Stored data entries
● ● ● ● ●

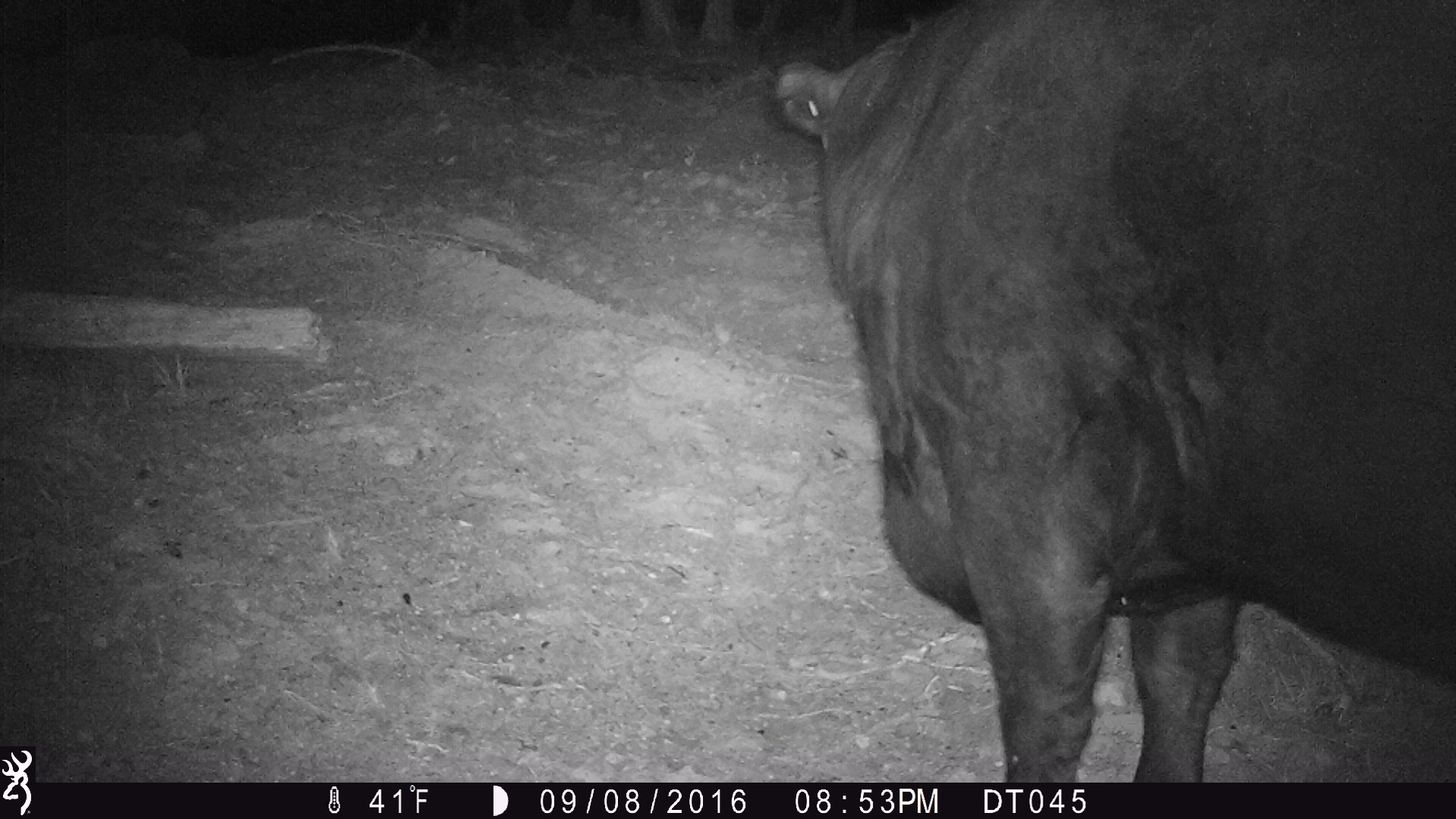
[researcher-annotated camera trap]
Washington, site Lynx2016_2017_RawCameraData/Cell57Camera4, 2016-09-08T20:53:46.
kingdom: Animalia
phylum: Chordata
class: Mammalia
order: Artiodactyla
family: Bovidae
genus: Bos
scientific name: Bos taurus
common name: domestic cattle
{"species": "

● ● ● ● ●

**Exercise**
Beginning with the line that contains "phylum: Chordata", each line of the records above through the last one must be printed word for word.

**Task output**
phylum: Chordata
class: Mammalia
order: Artiodactyla
family: Bovidae
genus: Bos
scientific name: Bos taurus
common name: domestic cattle
{"species": "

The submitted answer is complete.